> [TESTO]

Ucraina, la lunga guerra logora anche la Nato

La guerra di attrito in Ucraina sta mettendo a dura prova gli arsenali delle due nazioni belligeranti. La Russia, nonostante le difficoltà sottolineate dall'intelligence occidentale, ha ancora grandi scorte e si sta preparando alla guerra dal 2014. L'Ucraina non ha più capacità industriali proprie. E la Nato sta iniziando a esaurire le scorte. 

Esteri 08_09_2022
Artiglieria ucraina, un M777 fornito dalla Nato

La guerra in atto dal 24 febbraio in Ucraina ha comportato un numero imprecisato di perdite in vite umane, impossibile da valutare considerando che i belligeranti non rivelano informazioni credibili in proposito. Gli ucraini forniscono quotidianamente cifre sulle perdite russe (oltre 50mila morti a ieri) che appaiono però gonfiate dalla propaganda e hanno ammesso di aver avuto finora solo 9mila caduti. I russi invece tacciono sia sulle perdite subite che su quelle inflitte, dettagliate solo per quanto riguarda i mezzi nemici distrutti.  Di certo i belligeranti soffrono l’usura e le perdite di mezzi, armi e munizioni anche se russi e ucraini disponevano di ampie riserve di materiali anche datati, di epoca sovietica.

Esaminiamo, sempre con la dovuta cautela vanno presi i dati forniti dai belligeranti. Gli ucraini rivendicavano di aver distrutto al 5 settembre 2.068 carri armati, 4.459 mezzi corazzati, 1.157 sistemi d’artiglieria, 294 lanciarazzi multipli, 156 sistemi di difesa antiaerea, 3.286 autoveicoli, 236 aerei, 206 elicotteri, 867 velivoli senza pilota e 15 unità navali. Nel pomeriggio del 4 settembre Mosca ha reso noto il seguente bilancio delle perdite inflitte agli ucraini: 4.804 carri armati e veicoli corazzati da combattimento, 372 sistemi missilistici antiaerei, 824 veicoli lanciarazzi campali multipli, 3.367 cannoni, obici e mortai, 5.726 veicoli, 289 aerei, 151 elicotteri e 1.872 velivoli senza pilota.

Dati da prendere con le molle ma che inducono a chiedersi per quanto tempo possa essere sostenibile un simile sforzo bellico, tenendo conto che nessun apparato industriale al mondo sarebbe in grado di ripianare tali perdite in breve tempo, mentre gli stabilimenti ucraini sono stati in gran parte distrutti dai bombardamenti di precisione russi. Mosca dispone di ampie scorte immagazzinate avendo posto in riserva circa 7mila carri T-72 e forse 20mila obici di artiglieria di epoca sovietica, mentre l’Ucraina, dopo aver perso gran parte dei suoi mezzi nei primi 4 mesi di guerra, sta consumando ora armi e mezzi corazzati dello stesso tipo forniti dagli alleati Nato dell’Europa Orientale e impiegati in questi giorni nella controffensiva nel settore di Kherson.

Registrazioni di origine:

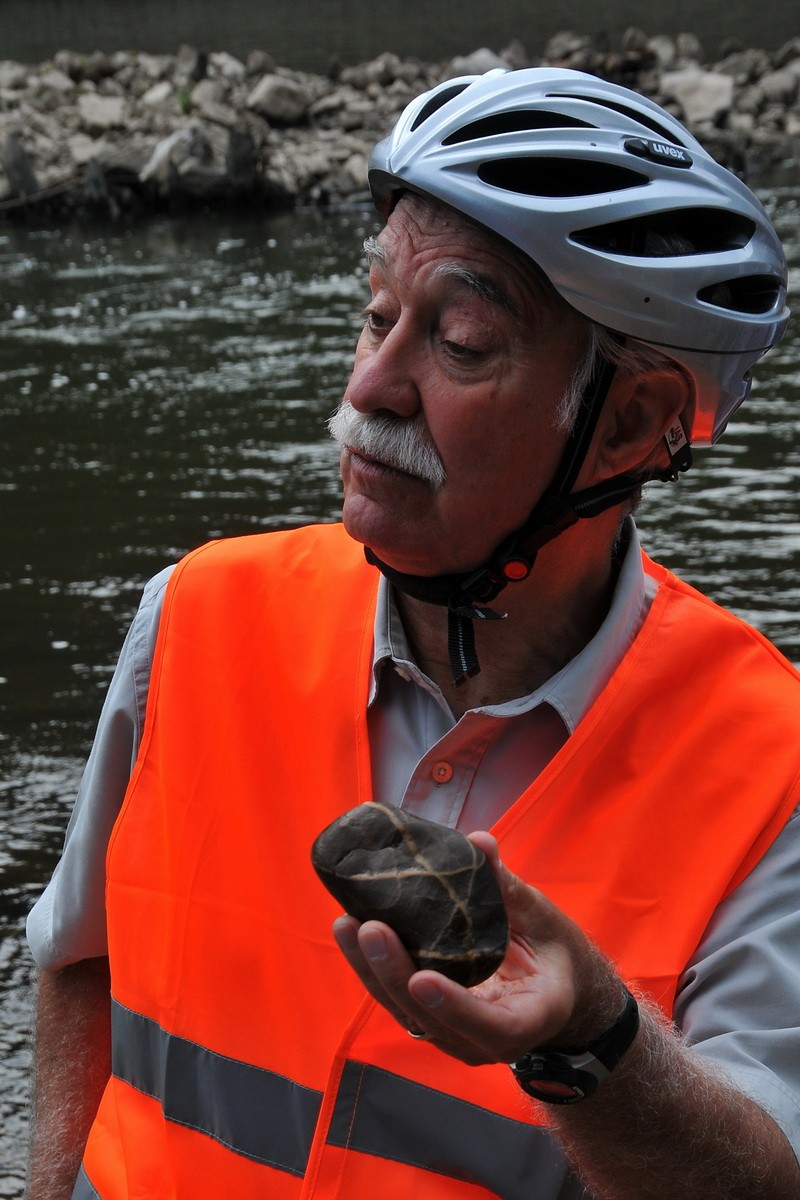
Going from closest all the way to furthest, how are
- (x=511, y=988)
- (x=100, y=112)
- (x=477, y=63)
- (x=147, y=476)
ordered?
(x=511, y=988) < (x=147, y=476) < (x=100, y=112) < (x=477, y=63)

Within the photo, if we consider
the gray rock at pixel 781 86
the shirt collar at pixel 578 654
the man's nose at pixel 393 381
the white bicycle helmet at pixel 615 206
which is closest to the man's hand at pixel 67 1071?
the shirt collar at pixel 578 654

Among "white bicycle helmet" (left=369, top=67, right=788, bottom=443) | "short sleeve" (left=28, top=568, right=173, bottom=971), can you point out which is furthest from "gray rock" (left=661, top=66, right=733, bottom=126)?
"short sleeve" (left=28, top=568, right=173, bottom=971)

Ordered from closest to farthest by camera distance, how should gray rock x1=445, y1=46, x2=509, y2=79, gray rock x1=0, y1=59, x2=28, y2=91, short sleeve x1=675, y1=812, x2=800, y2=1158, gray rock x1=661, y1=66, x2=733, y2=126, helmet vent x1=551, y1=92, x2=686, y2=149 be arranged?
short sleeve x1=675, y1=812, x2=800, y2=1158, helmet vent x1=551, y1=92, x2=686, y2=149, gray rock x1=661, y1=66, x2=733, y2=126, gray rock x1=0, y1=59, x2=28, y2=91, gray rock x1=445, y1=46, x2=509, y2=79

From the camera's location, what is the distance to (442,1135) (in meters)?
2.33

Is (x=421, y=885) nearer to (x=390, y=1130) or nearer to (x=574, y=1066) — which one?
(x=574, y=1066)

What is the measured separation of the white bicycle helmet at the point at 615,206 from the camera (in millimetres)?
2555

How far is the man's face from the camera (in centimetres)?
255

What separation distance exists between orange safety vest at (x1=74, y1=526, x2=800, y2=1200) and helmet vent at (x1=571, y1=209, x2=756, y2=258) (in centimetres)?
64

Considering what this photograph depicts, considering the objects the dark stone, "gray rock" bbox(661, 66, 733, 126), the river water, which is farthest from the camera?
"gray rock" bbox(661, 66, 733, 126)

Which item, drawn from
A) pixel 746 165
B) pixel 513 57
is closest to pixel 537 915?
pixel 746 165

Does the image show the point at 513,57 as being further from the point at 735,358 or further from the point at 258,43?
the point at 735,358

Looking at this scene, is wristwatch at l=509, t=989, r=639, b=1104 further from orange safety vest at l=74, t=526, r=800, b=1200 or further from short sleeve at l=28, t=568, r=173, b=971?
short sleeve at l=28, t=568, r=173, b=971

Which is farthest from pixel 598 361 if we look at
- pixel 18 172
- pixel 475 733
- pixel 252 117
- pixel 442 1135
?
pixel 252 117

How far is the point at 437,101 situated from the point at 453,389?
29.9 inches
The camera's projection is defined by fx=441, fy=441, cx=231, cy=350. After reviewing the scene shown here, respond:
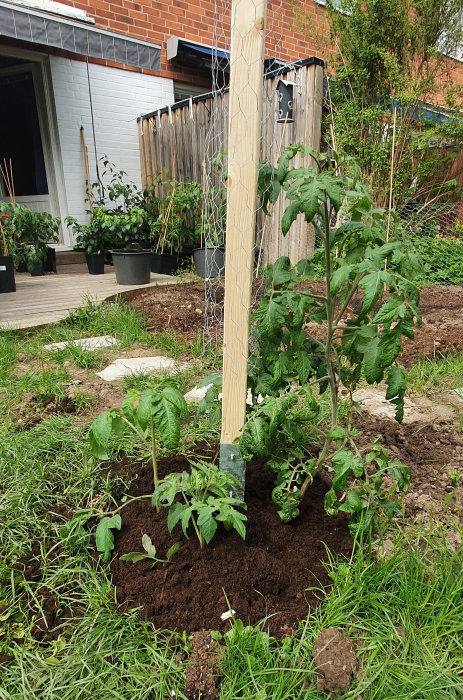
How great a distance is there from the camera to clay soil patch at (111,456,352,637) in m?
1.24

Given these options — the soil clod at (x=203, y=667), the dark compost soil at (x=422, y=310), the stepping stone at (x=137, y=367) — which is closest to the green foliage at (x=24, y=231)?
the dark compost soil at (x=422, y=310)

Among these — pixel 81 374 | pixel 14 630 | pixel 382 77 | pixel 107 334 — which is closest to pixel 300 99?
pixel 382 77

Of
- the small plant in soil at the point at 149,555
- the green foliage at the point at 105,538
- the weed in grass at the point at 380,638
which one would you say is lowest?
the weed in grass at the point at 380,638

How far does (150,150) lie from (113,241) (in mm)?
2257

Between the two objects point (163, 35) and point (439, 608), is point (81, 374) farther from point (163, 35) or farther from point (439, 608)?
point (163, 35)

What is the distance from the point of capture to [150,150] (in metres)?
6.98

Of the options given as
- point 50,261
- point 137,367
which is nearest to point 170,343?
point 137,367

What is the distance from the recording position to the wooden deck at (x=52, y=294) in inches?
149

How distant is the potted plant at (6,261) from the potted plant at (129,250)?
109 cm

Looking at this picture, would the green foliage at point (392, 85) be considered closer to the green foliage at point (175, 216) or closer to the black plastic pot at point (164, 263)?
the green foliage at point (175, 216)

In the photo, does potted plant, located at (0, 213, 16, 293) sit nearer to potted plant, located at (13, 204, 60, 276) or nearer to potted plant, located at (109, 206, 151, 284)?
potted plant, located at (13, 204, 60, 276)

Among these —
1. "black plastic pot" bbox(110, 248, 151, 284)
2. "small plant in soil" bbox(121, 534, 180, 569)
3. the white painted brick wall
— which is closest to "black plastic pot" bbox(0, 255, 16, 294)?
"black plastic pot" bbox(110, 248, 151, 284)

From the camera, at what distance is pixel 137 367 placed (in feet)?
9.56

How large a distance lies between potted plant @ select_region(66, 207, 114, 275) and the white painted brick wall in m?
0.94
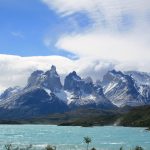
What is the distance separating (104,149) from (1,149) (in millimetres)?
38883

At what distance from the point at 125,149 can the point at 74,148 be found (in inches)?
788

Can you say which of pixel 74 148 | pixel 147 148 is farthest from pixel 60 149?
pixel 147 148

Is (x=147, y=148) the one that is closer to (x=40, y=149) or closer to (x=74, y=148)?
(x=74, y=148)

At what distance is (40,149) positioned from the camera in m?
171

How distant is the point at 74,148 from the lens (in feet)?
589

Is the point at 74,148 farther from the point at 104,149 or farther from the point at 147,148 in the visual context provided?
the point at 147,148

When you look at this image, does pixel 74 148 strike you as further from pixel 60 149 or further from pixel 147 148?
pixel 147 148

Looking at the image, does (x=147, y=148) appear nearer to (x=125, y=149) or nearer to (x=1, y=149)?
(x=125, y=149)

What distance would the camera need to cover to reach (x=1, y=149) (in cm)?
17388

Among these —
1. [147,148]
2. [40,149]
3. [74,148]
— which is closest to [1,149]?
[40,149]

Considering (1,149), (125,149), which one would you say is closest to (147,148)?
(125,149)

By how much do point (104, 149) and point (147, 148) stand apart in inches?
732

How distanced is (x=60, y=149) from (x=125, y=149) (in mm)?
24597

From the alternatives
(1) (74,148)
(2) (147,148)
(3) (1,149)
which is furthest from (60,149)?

> [ATTIVITÀ DA SVOLGERE]
a) Riproduci fedelmente il brano dell'articolo sulla guerra in Ucraina compreso tra "La guerra di" e "esaurire le scorte.", estremi inclusi.
b) Trascrivi senza modifiche le righe registrate che vanno da quella contenente "How distanced is" fino all'ultima riga registrata, entrambe incluse.

> [RISPOSTE ALLE CONSEGNE]
a)
La guerra di attrito in Ucraina sta mettendo a dura prova gli arsenali delle due nazioni belligeranti. La Russia, nonostante le difficoltà sottolineate dall'intelligence occidentale, ha ancora grandi scorte e si sta preparando alla guerra dal 2014. L'Ucraina non ha più capacità industriali proprie. E la Nato sta iniziando a esaurire le scorte.

b)
How distanced is (x=60, y=149) from (x=125, y=149) (in mm)?
24597

From the alternatives
(1) (74,148)
(2) (147,148)
(3) (1,149)
which is furthest from (60,149)?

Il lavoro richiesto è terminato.